# Who can tell me about 90's Specialized Road Bikes?



## BlueMasi1 (Oct 9, 2002)

I have a line on a 1990 Specialized Allez. I haven't seen it and the seller doesn't know a lot about it or bicycles. All they can tell me is that it's red, has "triple butted cro-moly" and has Sugino cranks. Anyone care to fill in the blanks and offer a guideline price?

Thanks


----------



## Dave Hickey (Jan 27, 2002)

I can't offer much other than to say it's lugged, Japanese built.. 

Is it a Allez or Sirrus? Allez has a more aggressive geometry..

This thread has some good info on older Specialized frames..

http://forums.roadbikereview.com/showthread.php?t=173738

http://forums.roadbikereview.com/showthread.php?t=190030&highlight=specialized+allez


----------



## bresnyan (Oct 17, 2009)

It's probably a pretty nice frame, but it sounds different than the early 90's with "direct drive" tubing that were very nicely made frames, perhaps tange prestige or similar. Seems like the 80's is kind of a mystery, I had a late 80's allez, no tubing id, not light, but very tight geometry that made it a fun ride. I'd like to find a higher quality frame with that same geometry, but it appears to have changed in the early 90's. Hope you get it and post some pictures.


----------



## rufus (Feb 3, 2004)

Don't think they made the Allez in 1990, only in carbon, and they were black carbon weave.

The Sirrus in 1990 was red though.


----------



## ccroy2001 (May 20, 2002)

*Bikepedia helped me*

You could try the bikepedia site. Not sure how far back it goes though.

I have 2 Allez bikes:

One is a 1986 Allez SE and it is lugged. The tubing decals let you know it's special, chromoly, and butted, but not who made the tubing. In 1986 it was still standard gauge tubing. The tubes look smaller than on newer steel bikes. I think what's used today is called "oversize" maybe in response to aluminum frames appearing bigger and stronger at a glance?










The second is 1998 Allez Comp and it's aluminum, carbon fork, last year for 1" threaded fork and downtube shifter mounts. This is my favorite bike, I have close to 9000 miles on it since I built it.










I think aluminum frames started ~1995. My 1998 frame was listed on ebay as a 1994 model and when I wrote to Specialized to see if they had any details or archives I got a reply that described the 1994 Allez as lugged steel with a Campy group.

Neither of my bikes have any rack or fender mounts or much clearance for big tires. I think the Sirrus was the more all arounder road bike. BTW I think the glued carbon/aluminum bike was the "Epic".

Both of mine are comfortable (a century is no problem on either), handle well, I guess weigh low to mid 20lbs complete. 

Chris


----------



## PlatyPius (Feb 1, 2009)

Watch "American Flyers". Specialized Allez there for you to see.


----------



## ccroy2001 (May 20, 2002)

BlueMasi1 said:


> I have a line on a 1990 Specialized Allez. I haven't seen it and the seller doesn't know a lot about it or bicycles. All they can tell me is that it's red, has "triple butted cro-moly" and has Sugino cranks. Anyone care to fill in the blanks and offer a guideline price?

**Extracted data:**
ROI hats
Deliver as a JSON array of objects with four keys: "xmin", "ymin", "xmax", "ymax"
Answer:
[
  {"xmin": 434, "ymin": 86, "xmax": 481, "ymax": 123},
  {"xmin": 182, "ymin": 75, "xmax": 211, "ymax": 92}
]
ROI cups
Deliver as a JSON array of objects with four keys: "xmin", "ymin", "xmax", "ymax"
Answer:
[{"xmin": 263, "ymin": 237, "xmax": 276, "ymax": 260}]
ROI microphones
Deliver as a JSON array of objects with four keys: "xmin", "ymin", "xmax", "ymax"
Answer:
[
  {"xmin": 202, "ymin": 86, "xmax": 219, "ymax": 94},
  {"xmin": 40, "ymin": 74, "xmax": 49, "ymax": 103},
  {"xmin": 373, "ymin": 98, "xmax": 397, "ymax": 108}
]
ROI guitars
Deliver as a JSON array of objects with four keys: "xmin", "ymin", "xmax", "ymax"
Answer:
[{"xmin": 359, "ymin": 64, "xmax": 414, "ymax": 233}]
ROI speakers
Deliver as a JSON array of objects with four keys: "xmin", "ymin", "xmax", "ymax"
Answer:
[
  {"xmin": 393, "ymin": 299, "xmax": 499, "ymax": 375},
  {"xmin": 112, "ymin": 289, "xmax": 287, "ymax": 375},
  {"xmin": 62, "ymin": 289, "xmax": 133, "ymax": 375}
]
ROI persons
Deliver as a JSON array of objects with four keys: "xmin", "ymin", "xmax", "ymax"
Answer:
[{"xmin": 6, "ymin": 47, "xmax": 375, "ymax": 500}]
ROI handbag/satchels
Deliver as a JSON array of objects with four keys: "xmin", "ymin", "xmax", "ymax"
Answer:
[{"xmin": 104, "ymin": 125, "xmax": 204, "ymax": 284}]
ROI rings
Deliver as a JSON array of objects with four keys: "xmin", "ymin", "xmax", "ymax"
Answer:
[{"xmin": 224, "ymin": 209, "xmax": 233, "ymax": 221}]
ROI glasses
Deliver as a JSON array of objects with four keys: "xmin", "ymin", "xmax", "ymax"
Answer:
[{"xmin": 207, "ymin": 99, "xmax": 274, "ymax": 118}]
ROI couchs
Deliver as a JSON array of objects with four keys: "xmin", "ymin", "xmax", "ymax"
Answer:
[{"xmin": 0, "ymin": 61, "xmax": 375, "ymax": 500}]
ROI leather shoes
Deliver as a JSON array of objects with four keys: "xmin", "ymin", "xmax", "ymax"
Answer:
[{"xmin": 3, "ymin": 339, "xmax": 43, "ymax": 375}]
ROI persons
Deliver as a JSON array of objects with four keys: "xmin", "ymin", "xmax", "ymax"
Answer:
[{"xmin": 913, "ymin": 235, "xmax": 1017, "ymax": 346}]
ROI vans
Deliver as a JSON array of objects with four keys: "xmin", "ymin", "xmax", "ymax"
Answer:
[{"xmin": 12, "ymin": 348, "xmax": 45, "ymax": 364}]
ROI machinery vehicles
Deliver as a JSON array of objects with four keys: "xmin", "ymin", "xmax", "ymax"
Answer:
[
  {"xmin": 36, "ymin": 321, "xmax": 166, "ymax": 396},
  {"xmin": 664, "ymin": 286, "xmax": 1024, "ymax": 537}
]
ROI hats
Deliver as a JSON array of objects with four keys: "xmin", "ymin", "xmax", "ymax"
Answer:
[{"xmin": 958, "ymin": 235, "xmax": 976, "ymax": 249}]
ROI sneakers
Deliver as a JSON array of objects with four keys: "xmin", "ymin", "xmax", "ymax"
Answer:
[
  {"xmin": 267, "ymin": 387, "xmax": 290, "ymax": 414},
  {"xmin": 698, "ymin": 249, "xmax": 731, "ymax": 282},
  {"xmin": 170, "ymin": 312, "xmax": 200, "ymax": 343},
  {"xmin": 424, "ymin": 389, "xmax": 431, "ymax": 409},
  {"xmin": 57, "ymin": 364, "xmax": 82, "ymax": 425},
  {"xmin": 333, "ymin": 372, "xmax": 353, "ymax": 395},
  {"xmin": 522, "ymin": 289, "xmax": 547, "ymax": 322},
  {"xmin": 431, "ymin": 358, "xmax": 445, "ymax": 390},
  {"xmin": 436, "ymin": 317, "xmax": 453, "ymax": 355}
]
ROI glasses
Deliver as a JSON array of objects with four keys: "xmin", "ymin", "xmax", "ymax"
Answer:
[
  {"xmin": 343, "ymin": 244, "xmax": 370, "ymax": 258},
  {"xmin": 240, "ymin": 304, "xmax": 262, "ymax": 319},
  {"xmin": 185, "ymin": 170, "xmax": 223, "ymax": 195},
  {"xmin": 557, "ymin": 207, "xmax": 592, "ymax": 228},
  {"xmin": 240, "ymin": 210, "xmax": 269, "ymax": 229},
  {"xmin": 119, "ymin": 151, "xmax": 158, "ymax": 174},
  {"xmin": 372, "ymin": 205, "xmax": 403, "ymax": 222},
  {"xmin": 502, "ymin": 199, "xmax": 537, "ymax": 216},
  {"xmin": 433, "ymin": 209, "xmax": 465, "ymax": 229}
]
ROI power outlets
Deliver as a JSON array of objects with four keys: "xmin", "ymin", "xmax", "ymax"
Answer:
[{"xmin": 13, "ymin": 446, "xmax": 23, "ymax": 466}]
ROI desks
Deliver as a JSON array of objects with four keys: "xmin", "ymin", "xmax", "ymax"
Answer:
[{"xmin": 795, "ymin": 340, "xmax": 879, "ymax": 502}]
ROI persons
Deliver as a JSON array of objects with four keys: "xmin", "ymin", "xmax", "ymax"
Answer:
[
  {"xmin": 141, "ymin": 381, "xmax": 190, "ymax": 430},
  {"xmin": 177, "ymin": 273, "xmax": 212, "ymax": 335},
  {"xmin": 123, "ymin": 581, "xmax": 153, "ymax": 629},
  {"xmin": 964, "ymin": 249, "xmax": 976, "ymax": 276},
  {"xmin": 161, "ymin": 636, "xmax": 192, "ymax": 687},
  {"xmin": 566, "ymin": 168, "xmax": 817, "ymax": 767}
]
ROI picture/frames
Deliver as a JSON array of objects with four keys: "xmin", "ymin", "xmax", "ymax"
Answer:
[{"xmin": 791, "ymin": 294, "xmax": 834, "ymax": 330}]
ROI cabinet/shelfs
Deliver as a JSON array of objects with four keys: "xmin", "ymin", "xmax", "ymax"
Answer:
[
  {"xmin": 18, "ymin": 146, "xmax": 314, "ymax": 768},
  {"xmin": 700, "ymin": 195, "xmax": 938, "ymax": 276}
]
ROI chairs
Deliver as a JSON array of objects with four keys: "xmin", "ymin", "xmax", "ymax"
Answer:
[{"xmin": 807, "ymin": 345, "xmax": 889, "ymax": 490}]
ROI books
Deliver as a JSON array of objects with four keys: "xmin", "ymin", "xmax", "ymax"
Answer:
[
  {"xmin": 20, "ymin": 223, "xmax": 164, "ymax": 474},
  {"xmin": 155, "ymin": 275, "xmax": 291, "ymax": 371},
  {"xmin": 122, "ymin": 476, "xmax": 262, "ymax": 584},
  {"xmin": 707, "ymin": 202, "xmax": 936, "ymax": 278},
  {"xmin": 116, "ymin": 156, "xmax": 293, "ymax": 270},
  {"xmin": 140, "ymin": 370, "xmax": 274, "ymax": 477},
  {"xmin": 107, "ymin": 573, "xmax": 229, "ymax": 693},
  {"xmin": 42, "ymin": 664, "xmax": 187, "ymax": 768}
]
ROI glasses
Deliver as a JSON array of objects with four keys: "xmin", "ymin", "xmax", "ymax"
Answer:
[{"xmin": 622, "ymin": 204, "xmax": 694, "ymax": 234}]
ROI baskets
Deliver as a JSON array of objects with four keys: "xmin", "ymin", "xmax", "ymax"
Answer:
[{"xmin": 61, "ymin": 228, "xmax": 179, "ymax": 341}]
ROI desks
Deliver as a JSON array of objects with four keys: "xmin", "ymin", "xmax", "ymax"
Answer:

**Problem statement:** Copy the passage of the forum thread on 1990s Specialized road bikes from "## bresnyan (Oct" up to and including "was red though.", word for word.

**Result for this task:**
## bresnyan (Oct 17, 2009)

It's probably a pretty nice frame, but it sounds different than the early 90's with "direct drive" tubing that were very nicely made frames, perhaps tange prestige or similar. Seems like the 80's is kind of a mystery, I had a late 80's allez, no tubing id, not light, but very tight geometry that made it a fun ride. I'd like to find a higher quality frame with that same geometry, but it appears to have changed in the early 90's. Hope you get it and post some pictures.


----------



## rufus (Feb 3, 2004)

Don't think they made the Allez in 1990, only in carbon, and they were black carbon weave.

The Sirrus in 1990 was red though.